Task details:
All of the entries need to be written out again, exactly as they are.

Dataset entries:

-=-=-

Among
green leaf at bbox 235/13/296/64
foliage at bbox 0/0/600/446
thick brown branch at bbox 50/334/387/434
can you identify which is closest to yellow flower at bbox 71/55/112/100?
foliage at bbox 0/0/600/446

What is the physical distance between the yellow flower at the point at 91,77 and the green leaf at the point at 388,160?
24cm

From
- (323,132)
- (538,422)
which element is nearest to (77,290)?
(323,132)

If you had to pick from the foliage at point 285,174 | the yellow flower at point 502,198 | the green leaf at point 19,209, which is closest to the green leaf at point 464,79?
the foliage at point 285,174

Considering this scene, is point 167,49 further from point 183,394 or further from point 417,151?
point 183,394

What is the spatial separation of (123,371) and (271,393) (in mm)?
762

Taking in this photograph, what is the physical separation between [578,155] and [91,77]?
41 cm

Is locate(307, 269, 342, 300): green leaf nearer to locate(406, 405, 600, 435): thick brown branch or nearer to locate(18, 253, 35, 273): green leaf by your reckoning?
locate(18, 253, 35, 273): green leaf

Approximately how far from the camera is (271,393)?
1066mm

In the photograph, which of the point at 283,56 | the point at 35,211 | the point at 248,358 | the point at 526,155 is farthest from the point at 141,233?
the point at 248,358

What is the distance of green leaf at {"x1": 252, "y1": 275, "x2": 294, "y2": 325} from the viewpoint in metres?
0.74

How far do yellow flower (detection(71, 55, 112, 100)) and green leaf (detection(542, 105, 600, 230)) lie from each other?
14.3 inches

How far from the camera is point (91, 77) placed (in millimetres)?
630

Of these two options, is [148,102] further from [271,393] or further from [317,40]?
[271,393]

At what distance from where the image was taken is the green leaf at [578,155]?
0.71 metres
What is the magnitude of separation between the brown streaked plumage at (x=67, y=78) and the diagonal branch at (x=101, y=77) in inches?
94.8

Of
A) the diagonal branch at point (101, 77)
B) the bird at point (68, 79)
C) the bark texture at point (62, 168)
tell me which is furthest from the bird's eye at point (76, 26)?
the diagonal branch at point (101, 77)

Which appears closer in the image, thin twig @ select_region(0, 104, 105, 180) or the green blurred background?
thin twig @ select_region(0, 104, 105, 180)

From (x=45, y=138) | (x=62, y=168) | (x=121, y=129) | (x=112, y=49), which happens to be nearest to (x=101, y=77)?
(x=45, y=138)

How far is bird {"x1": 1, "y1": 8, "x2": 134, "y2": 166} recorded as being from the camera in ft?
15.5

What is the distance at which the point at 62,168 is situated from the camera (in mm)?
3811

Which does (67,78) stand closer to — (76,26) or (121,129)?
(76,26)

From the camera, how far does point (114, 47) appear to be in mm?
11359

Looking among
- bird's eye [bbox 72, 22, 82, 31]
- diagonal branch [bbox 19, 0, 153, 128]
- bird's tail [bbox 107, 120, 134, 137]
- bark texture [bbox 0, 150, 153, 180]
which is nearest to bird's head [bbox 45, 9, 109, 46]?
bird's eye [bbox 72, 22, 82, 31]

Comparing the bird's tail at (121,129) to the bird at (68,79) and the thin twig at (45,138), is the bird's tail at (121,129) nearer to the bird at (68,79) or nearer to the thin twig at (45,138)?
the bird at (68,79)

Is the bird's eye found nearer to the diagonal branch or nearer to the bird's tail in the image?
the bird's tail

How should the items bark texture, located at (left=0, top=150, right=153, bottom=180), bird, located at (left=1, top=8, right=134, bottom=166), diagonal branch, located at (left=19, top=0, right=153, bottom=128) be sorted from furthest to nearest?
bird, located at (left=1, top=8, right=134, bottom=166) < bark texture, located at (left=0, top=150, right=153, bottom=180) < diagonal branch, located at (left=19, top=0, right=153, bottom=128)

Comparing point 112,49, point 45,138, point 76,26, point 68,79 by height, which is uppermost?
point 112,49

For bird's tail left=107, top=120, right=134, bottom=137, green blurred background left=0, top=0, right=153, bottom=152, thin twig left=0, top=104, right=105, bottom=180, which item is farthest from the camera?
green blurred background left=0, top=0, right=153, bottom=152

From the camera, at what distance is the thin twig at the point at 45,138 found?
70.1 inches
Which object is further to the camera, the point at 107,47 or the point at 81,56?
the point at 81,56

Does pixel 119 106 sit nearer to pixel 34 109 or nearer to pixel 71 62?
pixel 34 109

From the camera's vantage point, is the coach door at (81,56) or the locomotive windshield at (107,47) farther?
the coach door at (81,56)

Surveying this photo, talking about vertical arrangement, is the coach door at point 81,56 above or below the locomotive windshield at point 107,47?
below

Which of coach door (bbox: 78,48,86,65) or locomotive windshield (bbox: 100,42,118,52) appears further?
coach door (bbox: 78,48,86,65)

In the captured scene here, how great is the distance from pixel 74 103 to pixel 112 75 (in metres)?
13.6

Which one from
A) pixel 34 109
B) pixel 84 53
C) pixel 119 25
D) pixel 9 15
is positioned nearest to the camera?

-=-=-

In response:
Among
green leaf at bbox 235/13/296/64
foliage at bbox 0/0/600/446
thick brown branch at bbox 50/334/387/434
can you identify which is closest to yellow flower at bbox 71/55/112/100?
foliage at bbox 0/0/600/446

What is the physical distance between the yellow flower at the point at 91,77 and the green leaf at the point at 388,160?
24cm

From
- (323,132)
- (538,422)
which element is nearest to (77,290)?
(323,132)

If you had to pick from the foliage at point 285,174 | the yellow flower at point 502,198 | the green leaf at point 19,209, which is closest to the green leaf at point 464,79?
the foliage at point 285,174

Considering this scene, is point 167,49 further from point 183,394 or further from point 417,151?
point 183,394

What is the spatial separation of (123,371) and (271,393) (in mm)?
762

Taking in this photograph, what is the physical separation between [578,155] and [91,77]?
41 cm

Is locate(307, 269, 342, 300): green leaf nearer to locate(406, 405, 600, 435): thick brown branch or nearer to locate(18, 253, 35, 273): green leaf by your reckoning?
locate(18, 253, 35, 273): green leaf

Approximately how far from the camera is (271,393)?
1066mm

In the photograph, which of the point at 283,56 | the point at 35,211 | the point at 248,358 | the point at 526,155 is farthest from the point at 141,233?
the point at 248,358

What is the distance of green leaf at {"x1": 252, "y1": 275, "x2": 294, "y2": 325} from the viewpoint in metres?
0.74

How far do yellow flower (detection(71, 55, 112, 100)) and green leaf (detection(542, 105, 600, 230)) lie from each other?
14.3 inches

How far from the camera is point (91, 77) placed (in millimetres)?
630

Of these two options, is [148,102] further from [271,393] or further from [317,40]?
[271,393]

At what distance from where the image was taken is the green leaf at [578,155]?
0.71 metres
What is the magnitude of separation between the brown streaked plumage at (x=67, y=78) and the diagonal branch at (x=101, y=77) in inches?
94.8

Of
A) the diagonal branch at point (101, 77)
B) the bird at point (68, 79)
C) the bark texture at point (62, 168)
tell me which is furthest from the bird's eye at point (76, 26)?
the diagonal branch at point (101, 77)

Which appears closer in the image, thin twig @ select_region(0, 104, 105, 180) or the green blurred background?
thin twig @ select_region(0, 104, 105, 180)

From (x=45, y=138) | (x=62, y=168) | (x=121, y=129) | (x=112, y=49), which happens to be nearest to (x=101, y=77)?
(x=45, y=138)

How far is bird {"x1": 1, "y1": 8, "x2": 134, "y2": 166} recorded as being from the camera in ft?
15.5

What is the distance at which the point at 62,168 is situated from the camera (in mm)?
3811

Which does (67,78) stand closer to — (76,26) or (121,129)?
(76,26)

From the camera, how far does point (114, 47) appear to be in mm?
11359

Looking among
- bird's eye [bbox 72, 22, 82, 31]
- diagonal branch [bbox 19, 0, 153, 128]
- bird's tail [bbox 107, 120, 134, 137]
- bark texture [bbox 0, 150, 153, 180]
which is nearest to bird's head [bbox 45, 9, 109, 46]?
bird's eye [bbox 72, 22, 82, 31]

Comparing the bird's tail at (121,129) to the bird at (68,79) and the thin twig at (45,138), is the bird's tail at (121,129) nearer to the bird at (68,79) or nearer to the thin twig at (45,138)?
the bird at (68,79)

Is the bird's eye found nearer to the diagonal branch or nearer to the bird's tail in the image?
the bird's tail

How should the items bark texture, located at (left=0, top=150, right=153, bottom=180), bird, located at (left=1, top=8, right=134, bottom=166), diagonal branch, located at (left=19, top=0, right=153, bottom=128) be sorted from furthest to nearest?
bird, located at (left=1, top=8, right=134, bottom=166) < bark texture, located at (left=0, top=150, right=153, bottom=180) < diagonal branch, located at (left=19, top=0, right=153, bottom=128)

Comparing point 112,49, point 45,138, point 76,26, point 68,79 by height, which is uppermost?
point 112,49

For bird's tail left=107, top=120, right=134, bottom=137, green blurred background left=0, top=0, right=153, bottom=152, thin twig left=0, top=104, right=105, bottom=180, which item is farthest from the camera?
green blurred background left=0, top=0, right=153, bottom=152

From the camera, at what distance is the thin twig at the point at 45,138 found?
70.1 inches
Which object is further to the camera, the point at 107,47 or the point at 81,56?
the point at 81,56

Does pixel 119 106 sit nearer to pixel 34 109 or nearer to pixel 71 62?
pixel 34 109

From the camera's vantage point, is the coach door at (81,56) or the locomotive windshield at (107,47) farther?
the coach door at (81,56)

Surveying this photo, talking about vertical arrangement, is the coach door at point 81,56 above or below the locomotive windshield at point 107,47?
below

Which of coach door (bbox: 78,48,86,65) or locomotive windshield (bbox: 100,42,118,52) appears further?
coach door (bbox: 78,48,86,65)

In the captured scene here, how great is the distance from pixel 74 103 to pixel 112 75 (in metres)?
13.6

Which one from
A) pixel 34 109
B) pixel 84 53
C) pixel 119 25
D) pixel 9 15
is positioned nearest to the camera?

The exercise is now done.